Circulating molten salt systems can provide an integrated energy storage option for factories required for specific applications. This concept of energy storage is commonly used in solar power plants to store thermal energy to generate electricity at night or in cloudy weather.
Molten salt tank is an important part of the circulating molten salt system that helps transfer molten salt from the generator and then helps supply electricity. Molten salt systems usually have two different tanks at different surface and temperatures are working. The molten salt in the cold tank returns to the end of the cycle. While the salt in the hot tank moves to generate energy for the system.
Salt circulation pumps are installed on the tank with an electric element or heat pipe to keep the salt from melting. These tanks are also frequently heated and can be insulated with ceramic materials.
The salt bath heating system is a natural heat transfer without the use of a circulating pump. These systems are designed for high temperatures to provide the energy needed for a variety of applications. Salt bath ovens work by heating a container with a fire tube-style burner or electrical elements immersed in a container. The hot salt then heats an immersion coil and the coil tubes act as consumers.

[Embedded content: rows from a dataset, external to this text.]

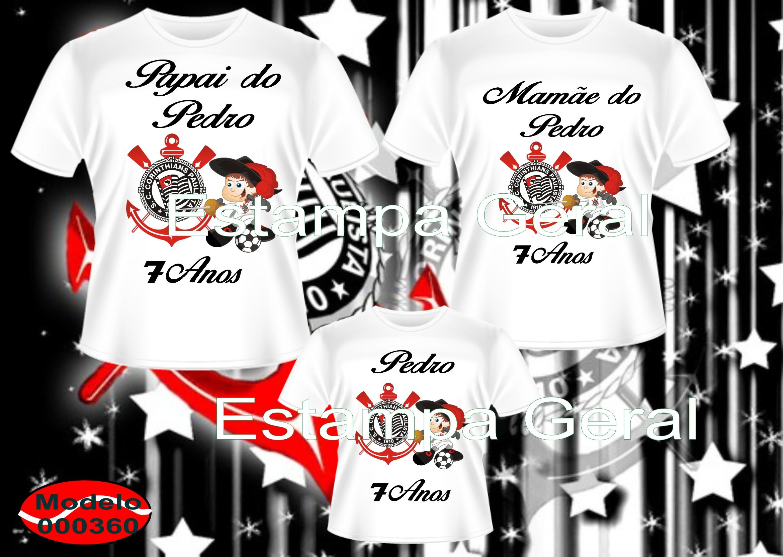 b34a82905 Camiseta Personalizadas Time c 3 no Elo7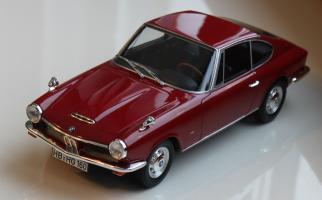 Прикрепленное изображение: BMW 1600 GT - speredi sverxu.jpg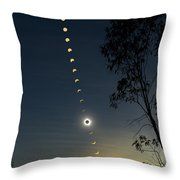 Solar Eclipse Composite, Queensland Throw Pillow
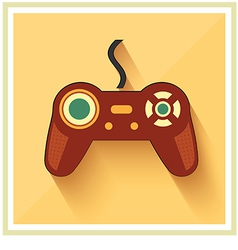 Computer video game controller joystick flat icon vector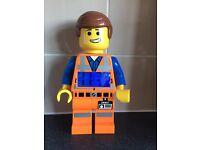 Lego emmit alarm clock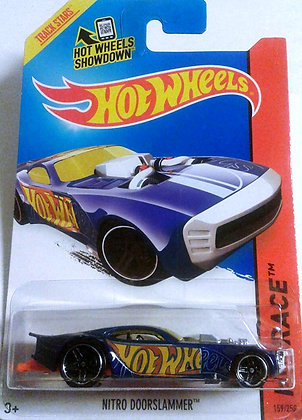 Hot Wheels Race - Nitro Doorslammer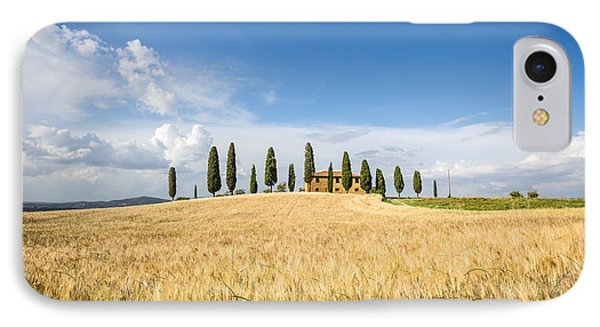Tuscan Villa IPhone Case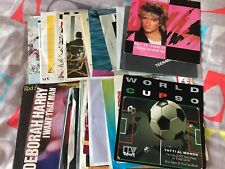 "Pick any 7"" Vinyl Singles 100 +records 70s 80s 90s £1.99 each Buy 3,1 FREE!"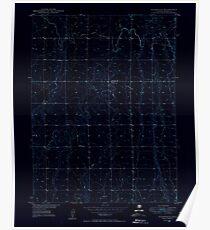 USGS TOPO Map Colorado CO Sunnydale 402120 1949 24000 Inverted Poster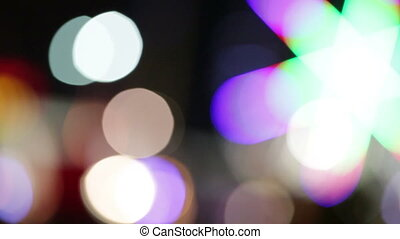 Abstract bokeh lights.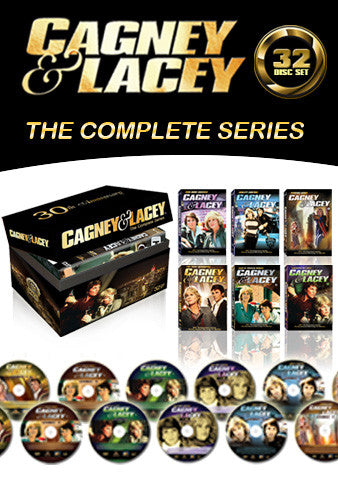 Cagney & Lacey The Complete Series 32 Disc Set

In these systems, design considerations should be considered in such a way that loading and melting of solid salt can be done without any problems. A poor design can damage the bathroom at startup.
Salt baths are commonly used to regenerate gases for molecular screening. In general, these systems have the ability to design a simple indirect heating system with the ability to increase or decrease the temperature.
There is a very important safety point about working with molten salt, and that is that you should never pour it into a glass jar full of water to cool or return the substance to a solid state.